Until recently, the nearly decade-old regulations implementing the Health Insurance Portability and Accountability Act of 1996 (“HIPAA”) carried little bite. Even after the passage of the Health Information Technology for Economic and Clinical Health Act (“HITECH”) in 2009, the U.S. Department of Health and Human Services (“HHS”) Office for Civil Rights (“OCR”) had done little in the way of enforcement actions. All of that changed in February of 2011, when the OCR significantly ramped up its enforcement of HIPAA. The OCR imposed the first civil monetary penalty for a HIPAA violation – a whopping $4.3 million – since the enactment of HIPAA and entered into a $1 million settlement with another provider for an alleged HIPAA violation.

The $4.3 Million Civil Monetary Penalty
On Feb. 4, 2011, Cignet Health Center of Prince George’s County, Maryland (“Cignet”) received a $4.3 million civil monetary penalty comprised of $1.3 million for Cignet’s initial HIPAA violations and $3 million for Cignet’s failure to cooperate with the OCR in its investigation. HHS imposes a $4.3 million civil money penalty for violations of the HIPAA Privacy Rule, Feb. 22, 2011, http://www.hhs.gov/news/press/2011pres/02/20110222a.html. The civil monetary penalty resulted from Cignet’s repeated failure to provide copies of medical records requested by 41 Cignet patients, many of whom wanted to seek treatment from non-Cignet providers.

===

**Task requirements**
[A] In the HIPAA enforcement passage, how much of Cignet's $4.3 million penalty was imposed for its failure to cooperate with the OCR investigation?
[B] Extend the HIPAA enforcement passage by a paragraph, beginning after its final sentence.

===

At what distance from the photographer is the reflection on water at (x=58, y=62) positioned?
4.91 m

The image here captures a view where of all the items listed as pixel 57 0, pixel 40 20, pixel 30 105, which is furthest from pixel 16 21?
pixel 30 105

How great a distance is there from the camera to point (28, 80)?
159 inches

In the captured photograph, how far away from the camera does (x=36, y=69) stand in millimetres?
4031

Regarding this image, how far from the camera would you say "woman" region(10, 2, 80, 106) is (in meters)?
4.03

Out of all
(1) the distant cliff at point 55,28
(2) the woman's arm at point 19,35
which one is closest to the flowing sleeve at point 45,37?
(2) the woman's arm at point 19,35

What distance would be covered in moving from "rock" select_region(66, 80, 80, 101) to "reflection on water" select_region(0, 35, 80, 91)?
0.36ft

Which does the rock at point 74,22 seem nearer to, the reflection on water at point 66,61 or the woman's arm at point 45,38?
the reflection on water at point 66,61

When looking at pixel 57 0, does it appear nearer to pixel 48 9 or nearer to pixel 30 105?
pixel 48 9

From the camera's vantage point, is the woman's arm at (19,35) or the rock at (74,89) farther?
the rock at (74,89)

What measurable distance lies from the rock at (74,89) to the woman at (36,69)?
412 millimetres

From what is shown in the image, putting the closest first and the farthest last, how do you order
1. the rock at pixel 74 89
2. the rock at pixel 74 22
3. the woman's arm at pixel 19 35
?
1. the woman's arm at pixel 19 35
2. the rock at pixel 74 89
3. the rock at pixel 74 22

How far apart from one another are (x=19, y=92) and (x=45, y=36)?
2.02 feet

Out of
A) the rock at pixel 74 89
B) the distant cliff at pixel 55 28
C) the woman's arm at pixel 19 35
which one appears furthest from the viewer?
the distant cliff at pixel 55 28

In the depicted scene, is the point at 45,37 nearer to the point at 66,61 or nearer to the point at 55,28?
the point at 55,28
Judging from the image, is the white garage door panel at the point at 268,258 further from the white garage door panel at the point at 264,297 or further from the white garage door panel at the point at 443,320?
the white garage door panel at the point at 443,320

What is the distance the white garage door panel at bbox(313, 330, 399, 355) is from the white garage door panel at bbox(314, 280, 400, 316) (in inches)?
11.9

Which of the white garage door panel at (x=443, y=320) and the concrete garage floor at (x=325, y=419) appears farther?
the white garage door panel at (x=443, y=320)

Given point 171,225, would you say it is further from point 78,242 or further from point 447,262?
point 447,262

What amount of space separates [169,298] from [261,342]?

===

**Response list**
[A] $3 million

[B]
Cignet made several missteps, first by failing to respond to the patients’ requests and then by ignoring requests and a subpoena from the OCR for over a year. Cignet finally produced the records when compelled to do so by a court order. However, Cignet then also produced medical records for another 4,500 patients whose records had not been requested. Cignet did not make any other efforts to resolve the matter with the OCR. HHS, Notice of Proposed Determination (Reference Nos. 09-93069, et al.), http://www.hhs.gov/ocr/privacy/hipaa/enforcement/examples/cignetpenaltynotice.pdf. Instead, Cignet failed to act even after receiving a Notice of Proposed Determination informing Cignet of the $4.3 million civil monetary penalty. Because Cignet did not request a hearing within 90 days of receiving the Notice of Proposed Determination, the civil monetary penalty is final and cannot be appealed. See HHS, Notice of Final Determination (Reference Nos. 09-93069, et al.), http://www.hhs.gov/ocr/privacy/hipaa/
enforcement/examples/cignetpenaltyletter.pdf
; 45 C.F.R. §§ 160.422, 160.504, 160.548.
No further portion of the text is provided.